> TASK: Rewrite all the records below with "garage door" replaced by "garage entrance" and nothing else changed. Omit the pictures.

> THE DATA:
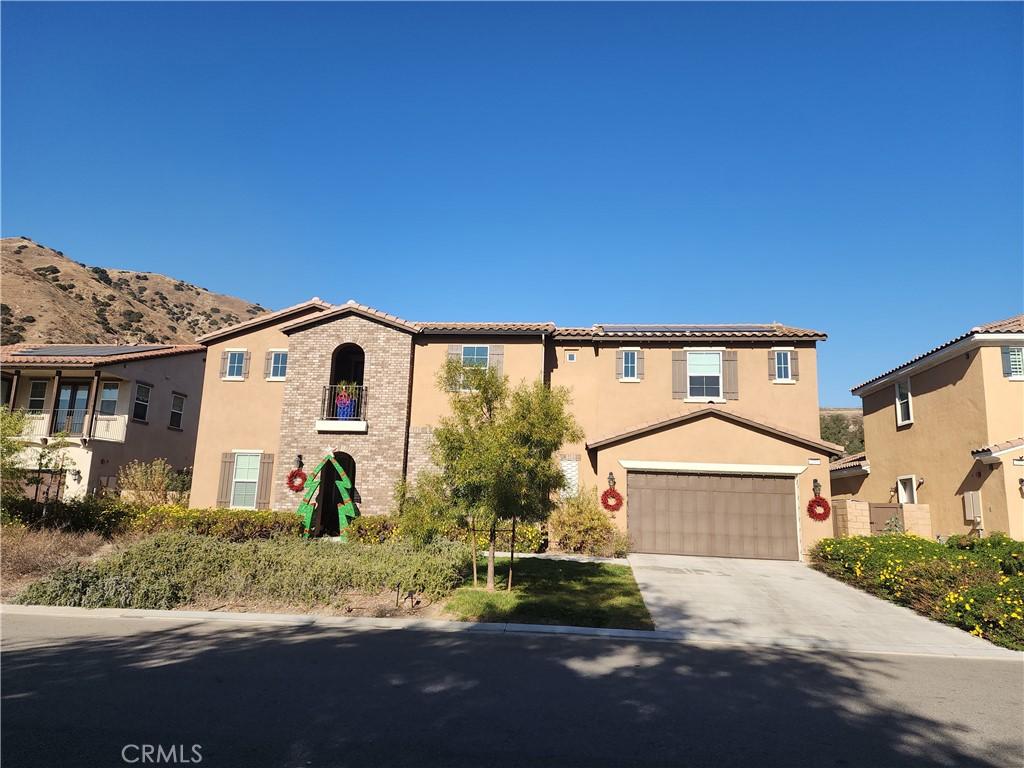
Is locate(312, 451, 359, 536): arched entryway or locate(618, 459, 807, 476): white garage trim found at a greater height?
locate(618, 459, 807, 476): white garage trim

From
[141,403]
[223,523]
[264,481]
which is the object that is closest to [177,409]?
[141,403]

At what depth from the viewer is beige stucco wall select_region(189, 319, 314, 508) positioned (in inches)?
843

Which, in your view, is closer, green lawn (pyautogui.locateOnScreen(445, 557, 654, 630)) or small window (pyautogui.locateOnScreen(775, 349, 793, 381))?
green lawn (pyautogui.locateOnScreen(445, 557, 654, 630))

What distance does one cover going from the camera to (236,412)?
21766mm

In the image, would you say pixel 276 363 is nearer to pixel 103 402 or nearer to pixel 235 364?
pixel 235 364

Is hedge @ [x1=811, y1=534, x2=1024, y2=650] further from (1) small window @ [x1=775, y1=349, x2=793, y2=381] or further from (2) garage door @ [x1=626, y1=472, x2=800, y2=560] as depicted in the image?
(1) small window @ [x1=775, y1=349, x2=793, y2=381]

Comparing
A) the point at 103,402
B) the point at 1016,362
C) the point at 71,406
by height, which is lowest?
the point at 71,406

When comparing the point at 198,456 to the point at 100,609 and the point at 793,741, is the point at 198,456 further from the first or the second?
the point at 793,741

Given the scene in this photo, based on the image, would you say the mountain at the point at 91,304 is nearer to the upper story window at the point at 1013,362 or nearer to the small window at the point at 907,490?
the small window at the point at 907,490

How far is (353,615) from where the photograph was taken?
11.0 metres

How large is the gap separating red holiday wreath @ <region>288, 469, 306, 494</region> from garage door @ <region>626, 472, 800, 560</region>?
10.6 metres

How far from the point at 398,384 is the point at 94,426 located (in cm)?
1348

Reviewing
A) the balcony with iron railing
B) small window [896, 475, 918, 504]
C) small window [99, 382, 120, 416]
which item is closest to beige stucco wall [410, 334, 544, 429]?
the balcony with iron railing

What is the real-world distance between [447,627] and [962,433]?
1654 centimetres
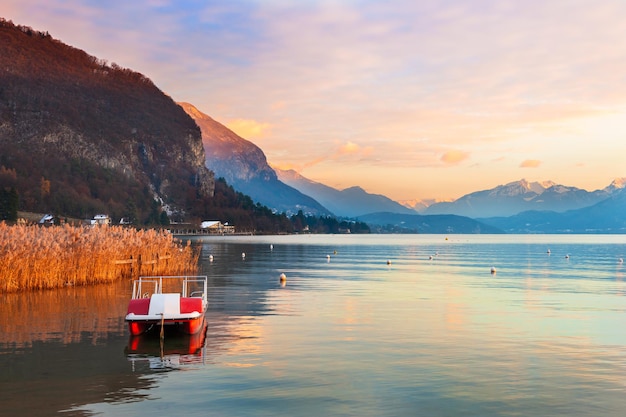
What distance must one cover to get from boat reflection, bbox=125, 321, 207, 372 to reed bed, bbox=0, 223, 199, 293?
17.2 m

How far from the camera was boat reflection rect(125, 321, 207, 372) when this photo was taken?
944 inches

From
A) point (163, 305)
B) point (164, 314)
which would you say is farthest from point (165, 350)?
point (163, 305)

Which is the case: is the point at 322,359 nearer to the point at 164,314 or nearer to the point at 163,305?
the point at 164,314

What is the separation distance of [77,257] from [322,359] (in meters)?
29.8

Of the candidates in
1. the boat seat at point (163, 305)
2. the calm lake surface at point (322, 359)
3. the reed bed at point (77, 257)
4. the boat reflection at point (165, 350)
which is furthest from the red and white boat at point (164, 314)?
the reed bed at point (77, 257)

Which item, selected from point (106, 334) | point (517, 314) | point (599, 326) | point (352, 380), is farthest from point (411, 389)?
point (517, 314)

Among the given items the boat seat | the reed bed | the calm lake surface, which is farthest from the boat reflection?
the reed bed

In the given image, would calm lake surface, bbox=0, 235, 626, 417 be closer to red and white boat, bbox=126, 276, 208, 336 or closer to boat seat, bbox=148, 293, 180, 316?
red and white boat, bbox=126, 276, 208, 336

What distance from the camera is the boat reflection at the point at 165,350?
23984 millimetres

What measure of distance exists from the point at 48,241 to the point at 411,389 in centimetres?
3254

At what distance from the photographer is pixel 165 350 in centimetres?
2670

> FINAL RESULT:
Is locate(312, 451, 359, 536): arched entryway or locate(618, 459, 807, 476): white garage trim found at a greater height?
locate(618, 459, 807, 476): white garage trim

From
[141,403]
[223,523]
[264,481]
which is the object that is closest to [177,409]?
[141,403]

At what depth from the viewer is beige stucco wall select_region(189, 319, 314, 508) positioned (in inches)?
843

Which, in your view, is closer, green lawn (pyautogui.locateOnScreen(445, 557, 654, 630)) or small window (pyautogui.locateOnScreen(775, 349, 793, 381))?
green lawn (pyautogui.locateOnScreen(445, 557, 654, 630))

What distance does one cover going from the camera to (236,412)?
21766mm

In the image, would you say pixel 276 363 is nearer to pixel 103 402 or nearer to pixel 235 364?
pixel 235 364

Is hedge @ [x1=811, y1=534, x2=1024, y2=650] further from (1) small window @ [x1=775, y1=349, x2=793, y2=381] or further from (2) garage entrance @ [x1=626, y1=472, x2=800, y2=560] as depicted in the image?
(1) small window @ [x1=775, y1=349, x2=793, y2=381]

Comparing
A) the point at 103,402
B) the point at 1016,362
C) the point at 71,406
by height, which is lowest?
the point at 71,406

When comparing the point at 198,456 to the point at 100,609 and the point at 793,741, is the point at 198,456 further from the first or the second?
the point at 793,741

Given the scene in this photo, based on the image, would you say the mountain at the point at 91,304 is nearer to the upper story window at the point at 1013,362 or nearer to the small window at the point at 907,490?
the small window at the point at 907,490

How far is (353,615) from where the photograph was taken?
11.0 metres

How large is the gap separating red holiday wreath @ <region>288, 469, 306, 494</region> from garage entrance @ <region>626, 472, 800, 560</region>?
10.6 metres

How far from the point at 398,384 is the point at 94,426 located (in cm)?
1348

Reviewing
A) the balcony with iron railing
B) small window [896, 475, 918, 504]
C) small window [99, 382, 120, 416]
which item is closest to beige stucco wall [410, 334, 544, 429]?
the balcony with iron railing

What is the real-world distance between [447,627] and [962,433]?
1654 centimetres
What distance must one cover to get from boat reflection, bbox=125, 321, 207, 372 to reed bed, bbox=0, 223, 199, 293?
17.2 m

How far from the camera was boat reflection rect(125, 321, 207, 372) when this photo was taken?
944 inches

From
A) point (163, 305)
B) point (164, 314)
which would you say is farthest from point (165, 350)?
point (163, 305)

Which is the case: is the point at 322,359 nearer to the point at 164,314 or nearer to the point at 163,305?
the point at 164,314

What is the separation distance of [77,257] from [322,359] (in meters)?
29.8

Of the candidates in
1. the boat seat at point (163, 305)
2. the calm lake surface at point (322, 359)
3. the reed bed at point (77, 257)
4. the boat reflection at point (165, 350)
which is furthest from the red and white boat at point (164, 314)?
the reed bed at point (77, 257)

Which item, selected from point (106, 334) | point (517, 314) | point (599, 326) | point (352, 380), is farthest from point (411, 389)?
point (517, 314)

Among the given items the boat seat | the reed bed | the calm lake surface, which is farthest from the boat reflection?
the reed bed

In the given image, would calm lake surface, bbox=0, 235, 626, 417 be closer to red and white boat, bbox=126, 276, 208, 336 or closer to boat seat, bbox=148, 293, 180, 316?
red and white boat, bbox=126, 276, 208, 336

What distance from the camera is the boat reflection at the point at 165,350?
23984 millimetres

What measure of distance exists from the point at 48,241 to the point at 411,389 in centimetres?
3254

At what distance from the photographer is pixel 165 350 in centimetres?
2670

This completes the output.